## START

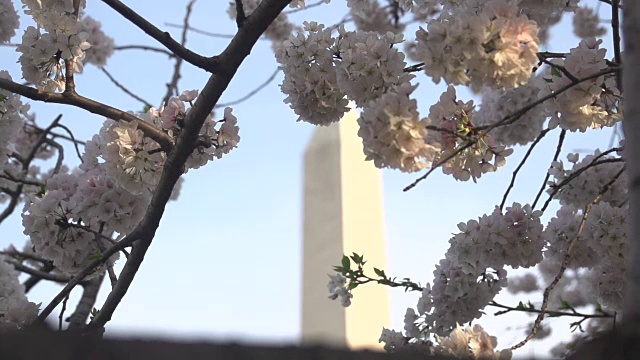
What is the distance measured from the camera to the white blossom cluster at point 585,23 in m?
4.61

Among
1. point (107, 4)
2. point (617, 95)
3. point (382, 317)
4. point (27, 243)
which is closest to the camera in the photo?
point (107, 4)

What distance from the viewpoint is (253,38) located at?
1.71 m

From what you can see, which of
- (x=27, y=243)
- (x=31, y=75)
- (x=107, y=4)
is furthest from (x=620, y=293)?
(x=27, y=243)

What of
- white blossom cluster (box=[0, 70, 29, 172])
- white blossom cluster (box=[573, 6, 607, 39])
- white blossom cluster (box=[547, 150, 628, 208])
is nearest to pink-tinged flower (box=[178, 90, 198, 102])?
white blossom cluster (box=[0, 70, 29, 172])

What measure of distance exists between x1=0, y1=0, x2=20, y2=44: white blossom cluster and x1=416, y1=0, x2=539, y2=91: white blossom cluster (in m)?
1.62

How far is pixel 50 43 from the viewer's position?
6.45ft

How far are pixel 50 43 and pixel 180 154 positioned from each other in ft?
1.62

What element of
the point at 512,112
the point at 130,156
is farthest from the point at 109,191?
the point at 512,112

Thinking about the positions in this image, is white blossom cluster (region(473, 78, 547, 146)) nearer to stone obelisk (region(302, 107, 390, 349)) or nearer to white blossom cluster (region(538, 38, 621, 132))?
white blossom cluster (region(538, 38, 621, 132))

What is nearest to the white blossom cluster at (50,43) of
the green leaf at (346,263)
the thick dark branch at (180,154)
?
the thick dark branch at (180,154)

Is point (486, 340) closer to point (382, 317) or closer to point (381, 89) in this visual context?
point (381, 89)

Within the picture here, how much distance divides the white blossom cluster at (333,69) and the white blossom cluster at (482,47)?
0.28m

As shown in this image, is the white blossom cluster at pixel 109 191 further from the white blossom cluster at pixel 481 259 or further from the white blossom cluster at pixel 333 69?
the white blossom cluster at pixel 481 259

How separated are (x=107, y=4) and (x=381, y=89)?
2.16 feet
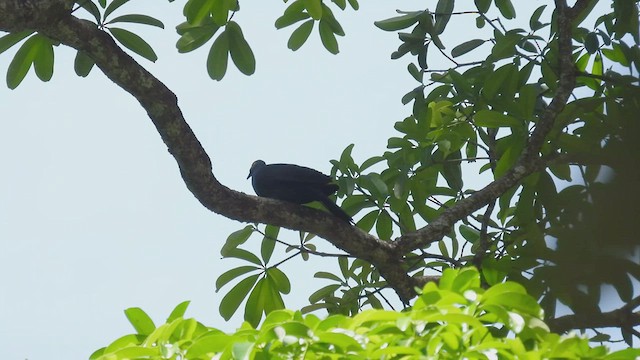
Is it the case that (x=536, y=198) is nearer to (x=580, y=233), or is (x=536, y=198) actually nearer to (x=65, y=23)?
(x=580, y=233)

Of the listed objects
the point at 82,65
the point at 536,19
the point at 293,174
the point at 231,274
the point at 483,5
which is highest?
the point at 483,5

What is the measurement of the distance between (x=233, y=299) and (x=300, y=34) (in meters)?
1.14

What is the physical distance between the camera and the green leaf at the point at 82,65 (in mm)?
3176

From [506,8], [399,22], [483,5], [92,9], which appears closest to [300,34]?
[399,22]

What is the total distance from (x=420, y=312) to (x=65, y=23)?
5.31 ft

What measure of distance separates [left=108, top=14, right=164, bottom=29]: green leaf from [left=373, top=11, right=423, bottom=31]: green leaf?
915 mm

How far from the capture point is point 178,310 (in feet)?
5.19

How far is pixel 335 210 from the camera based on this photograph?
3.12 metres

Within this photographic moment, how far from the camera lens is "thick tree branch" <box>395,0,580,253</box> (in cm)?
305

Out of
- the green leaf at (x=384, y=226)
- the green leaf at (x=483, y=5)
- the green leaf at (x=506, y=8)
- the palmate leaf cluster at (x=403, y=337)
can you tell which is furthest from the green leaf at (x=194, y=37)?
the palmate leaf cluster at (x=403, y=337)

## END

▶ Instructions for the task:
Repeat all of the records verbatim, leaving out the pictures.

▶ The result:
What is the distance measured from the camera to the white blossom cluster at point 585,23 in m?
4.61

Among
1. point (107, 4)
2. point (617, 95)
3. point (382, 317)
4. point (27, 243)
which is closest to the camera in the photo?
point (107, 4)

What distance from the viewpoint is (253,38) located at?
1.71 m

From what you can see, which of
- (x=27, y=243)
- (x=31, y=75)
- (x=107, y=4)
is furthest from (x=620, y=293)?
(x=27, y=243)

What of
- white blossom cluster (box=[0, 70, 29, 172])
- white blossom cluster (box=[573, 6, 607, 39])
- white blossom cluster (box=[547, 150, 628, 208])
is nearest to pink-tinged flower (box=[178, 90, 198, 102])?
white blossom cluster (box=[0, 70, 29, 172])

What measure of distance exists between x1=0, y1=0, x2=20, y2=44: white blossom cluster and x1=416, y1=0, x2=539, y2=91: white blossom cluster (in m)?
1.62

How far is pixel 50 43 from the viewer's position?
6.45ft

How far are pixel 50 43 and pixel 180 154 positioned from each other in ft?
1.62

What element of
the point at 512,112
the point at 130,156
is farthest from the point at 109,191?
the point at 512,112

Thinking about the positions in this image, is white blossom cluster (region(473, 78, 547, 146)) nearer to stone obelisk (region(302, 107, 390, 349)) or nearer to white blossom cluster (region(538, 38, 621, 132))?
white blossom cluster (region(538, 38, 621, 132))

What is nearest to the white blossom cluster at (50,43) of
the green leaf at (346,263)
the thick dark branch at (180,154)
?
the thick dark branch at (180,154)

Is point (486, 340) closer to point (382, 317) or closer to point (381, 89) in this visual context?
point (381, 89)

Within the picture here, how much distance divides the white blossom cluster at (333,69) and the white blossom cluster at (482,47)?
0.28m

As shown in this image, is the white blossom cluster at pixel 109 191 further from the white blossom cluster at pixel 481 259 or further from the white blossom cluster at pixel 333 69?
the white blossom cluster at pixel 481 259

How separated are (x=107, y=4) and (x=381, y=89)?
2.16 feet
Is it the case that (x=536, y=198) is nearer to (x=580, y=233), or is (x=536, y=198) actually nearer to (x=65, y=23)?
(x=580, y=233)

Of the listed objects
the point at 82,65
the point at 536,19
the point at 293,174
the point at 231,274
the point at 483,5
which is highest?
the point at 483,5

What is the measurement of the distance between (x=233, y=299) and (x=300, y=34) (in meters)?
1.14

What is the physical distance between the camera and the green leaf at the point at 82,65 (in mm)?
3176

From [506,8], [399,22], [483,5], [92,9], which appears closest to [300,34]?
[399,22]

What is the total distance from (x=420, y=312) to (x=65, y=23)?
5.31 ft

What measure of distance separates [left=108, top=14, right=164, bottom=29]: green leaf from [left=373, top=11, right=423, bottom=31]: green leaf?
915 mm

How far from the capture point is point 178,310 (in feet)?
5.19

How far is pixel 335 210 from the camera based on this photograph?
3.12 metres

Within this photographic moment, how far from the camera lens is "thick tree branch" <box>395,0,580,253</box> (in cm)?
305

Out of
- the green leaf at (x=384, y=226)
- the green leaf at (x=483, y=5)
- the green leaf at (x=506, y=8)
- the palmate leaf cluster at (x=403, y=337)
can you tell which is furthest from the green leaf at (x=194, y=37)?
the palmate leaf cluster at (x=403, y=337)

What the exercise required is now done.